My initial title for this post was 'Fifty Reasons to Avoid Fifty Shade' so believe me, I was playing on your team. Horrible writing just about derailed the train. That opinion didn't change for the first half of the book.

I was ready to quit at about 1/3 of the way in but that seems disingenuous. To give an honest review, I had to read the whole book.

My Kindle displayed 56% of the novel read when it happened. The character traits expanded into a secondary story line, my interest peaked, and I *cared* about them.

I skipped the sex scenes. As with any novel that contains graphic sex - Richelle Mead's Succubus series and Storm Born come to mind - I find them distracting. I want story line not stereo instructions (insert tab A into slot B)

Matthew MacNish said...

I won't be reading this book, but obviously she did something right. You don't sell ten millions copies for no reason.

Huntress said...

If it wasn’t for the guilt factor – judging before reading – the thought of buying it was furthest from my mind.

Very strange. Especially my change of heart after reading the book.

Huntress said...

I had to skip over 'those parts' *evil grin*. I'm not old enough (58) for stuff like that.

Huntress said...

A Fantastic Idea!!! I love what your take on this crazy stuff.

Mel Chesley said...

Well, I'll take your word for it. I don't want to read it simply because of the reviews. Everyone says the writing is horrible. There may be a story under all that dirt and grit, but I don't have the energy to clean it all away. I have to be thrifty when it comes to reading. I'm sure if I read it, I would change my mind as well, but... meh. The fact that it sold so many even with the horrible writing... makes me question why we work so hard to hone our craft. :(

Liz said...

Ah ha! There is a story. Too bad the bad writing almost distracted you from it.

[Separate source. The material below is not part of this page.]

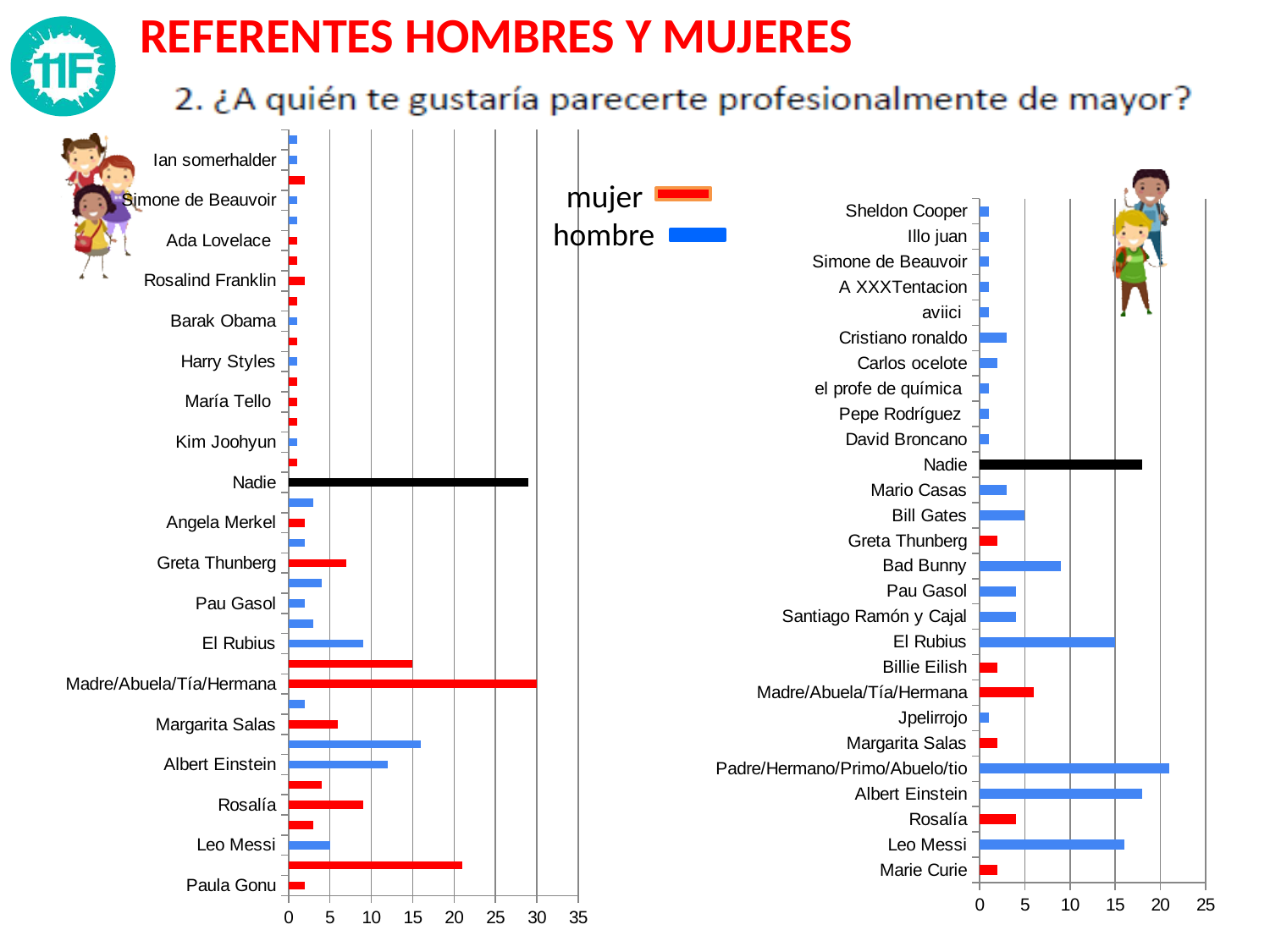
In the right chart, which category has the longest bar? Padre/Hermano/Primo/Abuelo/tio How many categories are listed on the right chart? 27 In the right chart, which is larger, the value for Leo Messi or the value for Bill Gates? Leo Messi In the right chart, is the value for Bad Bunny greater or less than 10? less What colour represents 'mujer' in the legend? red In the right chart, is the value for Marie Curie greater or less than 5? less How many series does the legend list? 2 What kind of chart is the left chart on the slide? bar chart In the left chart, is the value for El Rubius greater or less than 10? less In the left chart, which is larger, the value for Rosalía or the value for Margarita Salas? Rosalía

Still not going to read it, though.

mshatch said...

I think what strikes me is the fact that you say it could be a much better book - if only someone was willing to put in the time necessary to make it so.

DEZMOND said...

yep, everyone I know says the book seems as if it was written by a hillbillie, deeply uneducated. The sad thing is that so many books like that, written by absolutely shallow writers, have become bestsellers. And imagine authors like that actually share the profession with Dostoyevski, Tolstoy..... Horror, sister, horror! Whenever I read a bad book like this, I always ask myself - didn't they have an editor?

Lexa Cain said...

Well, at least you didn't waste your money and found something worthwhile in it.